NCTE Position on Adolescent and Young Adult Literacy (AYAL)
Here you will find a summary of the major points outlined in NCTE’s position statement on adolescent and young adult literacy.  For the full text of NCTE's policy statement and a list of resources related to AYAL, click here.


Reading is not a technical skill acquired once and for all in the primary grades.  Rather, reading is a developmental process that continues to grow through engagement with various types of texts for many purposes over a lifetime.
Through a diverse array of literacy practices, young people make meaning and act upon their worlds.  Adolescents read in multiple ways, both in and out of school, with texts ranging from clothing logos to music lyrics, from weblogs to comic books, from Harry Potter to The Scarlet Letter.

Effective teachers recognize and value this wide variety of adolescent literacy resources.  Classroom conversations about how, why, and what we read are important parts of an effective middle and high school curriculum.  Research indicates that discussion-based approaches to academic literacy content are strongly linked to student achievement. 

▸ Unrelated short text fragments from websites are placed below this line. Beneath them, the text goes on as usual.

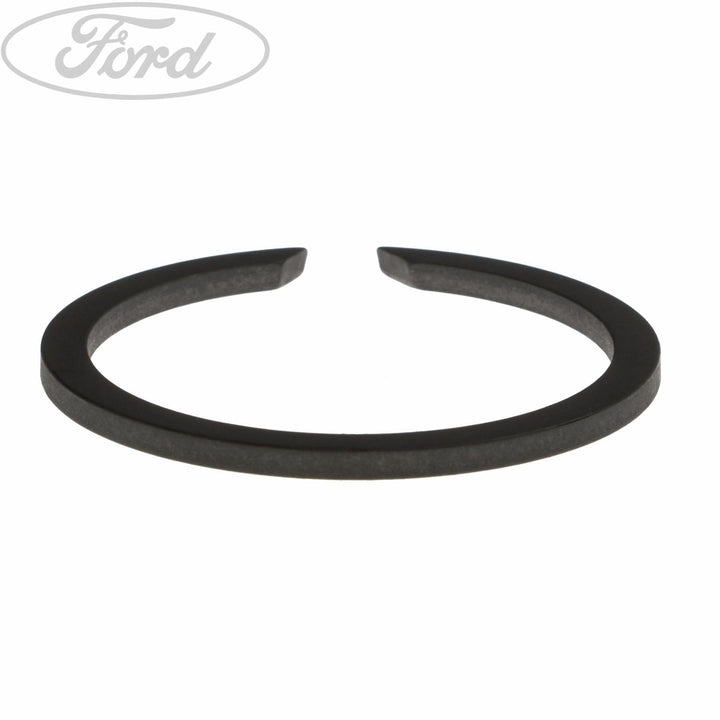 TRANSAXLE SHAFT SNAP CIRCLIP RING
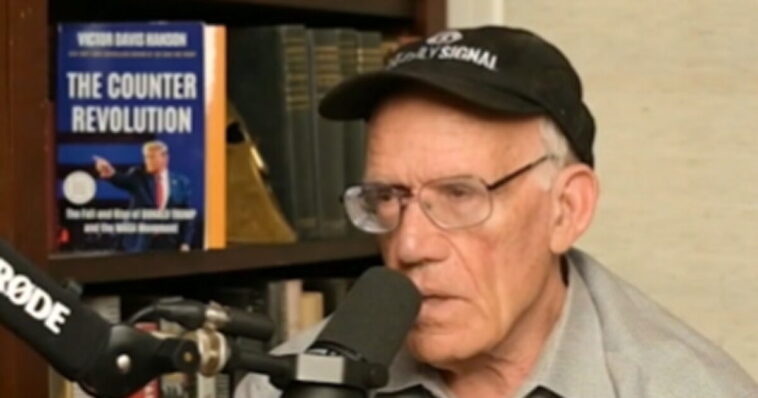 victor-davis-hanson-goes-off-on-zohran-mamdani:-‘new-york-is-not-your-city’-(video)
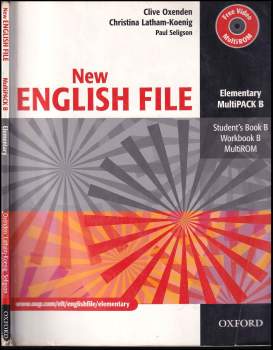 New English file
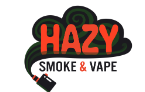 Hazy Smoke & Vape
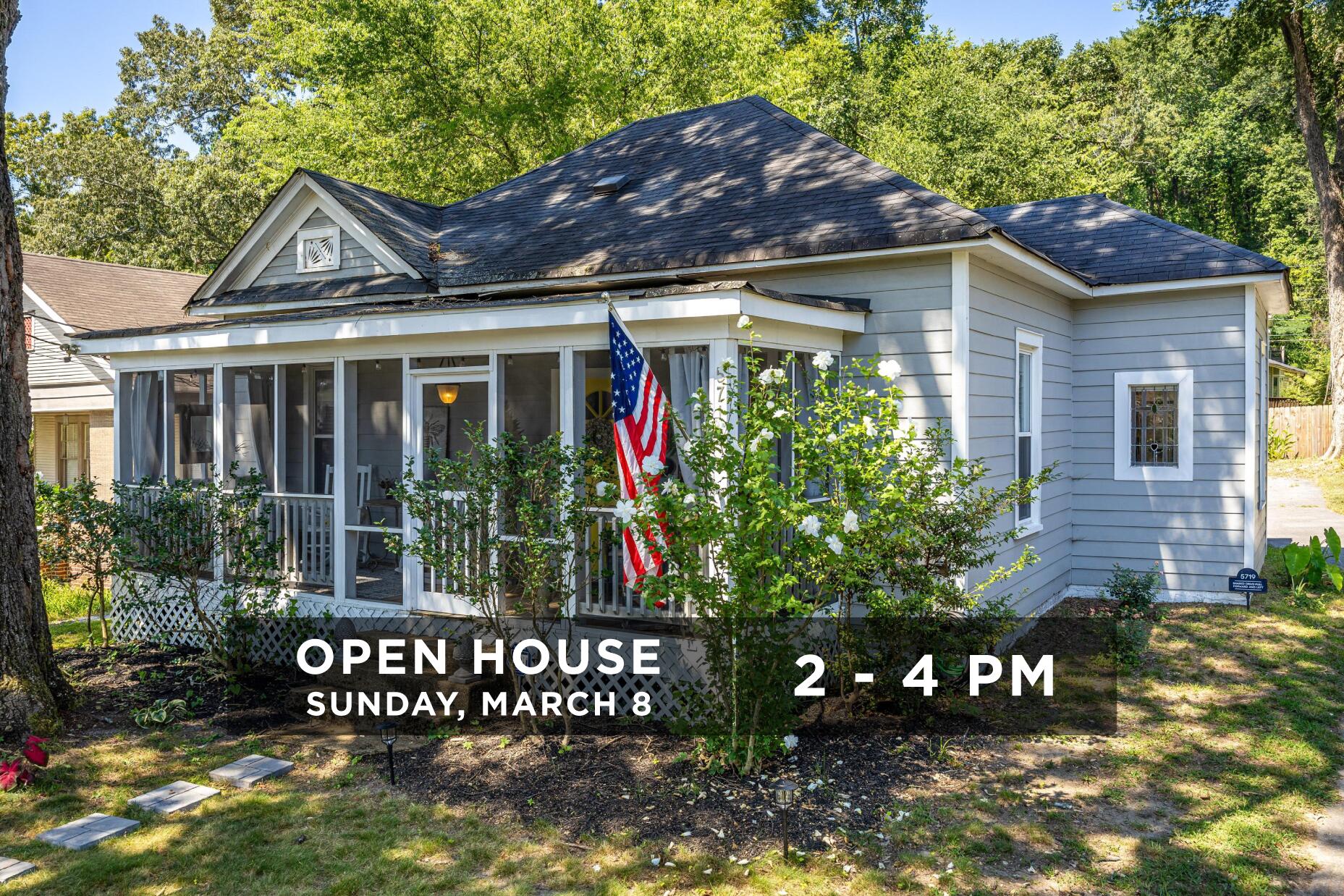 5719 Saint Elmo Avenue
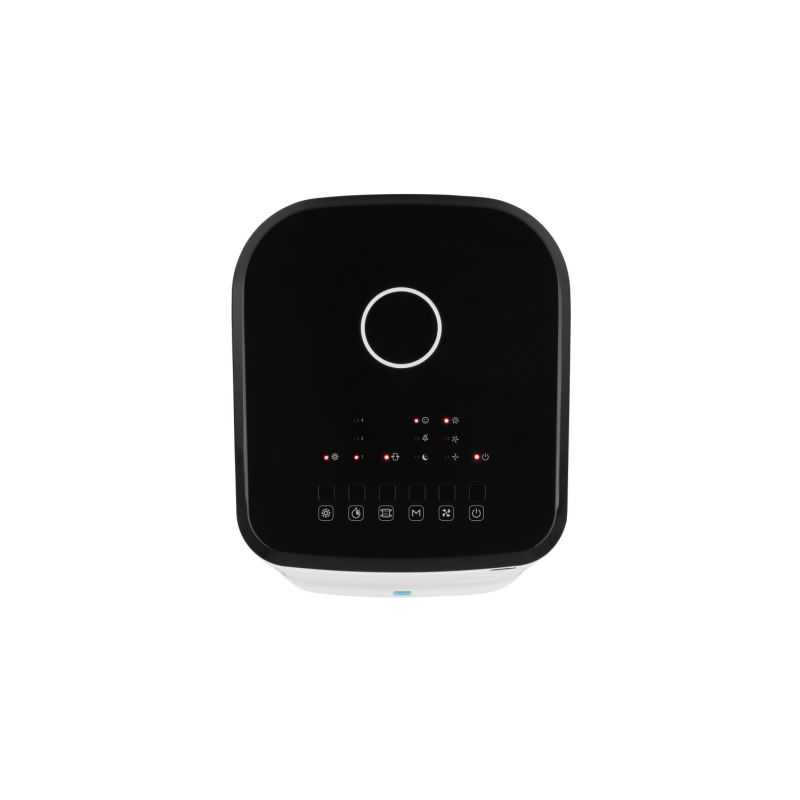 Мобільний охолоджувач повітря ETA Frost 2568 90000 (3 в 1)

Current research tells us that effective literacy programs:
• Emphasize connections between students’ daily lives, prior knowledge, and texts.
• Emphasize student conversations to make connections.
• Utilize extensive reading of a range of texts to build reading experience.
• Support readers with strategy lessons and discussions.
• Engage readers in conversations about their reading, focusing on the strategies they use and their language knowledge.
• Emphasize developing reading experience and making connections to prior knowledge rather than phonics, decoding, and basic reading skills.
Students need:
• Experiences with diverse texts in a variety of genres, offering multiple perspectives on real life experiences.
• Texts that are self-selected and of high interest to the student, including print, electronic, and visual media.
• Authentic, student-initiated and teacher-facilitated conversations about texts that lead to diverse interpretations of text.
• Experience in thinking critically about how the reader engages with text.
• Experience in critical examination of texts.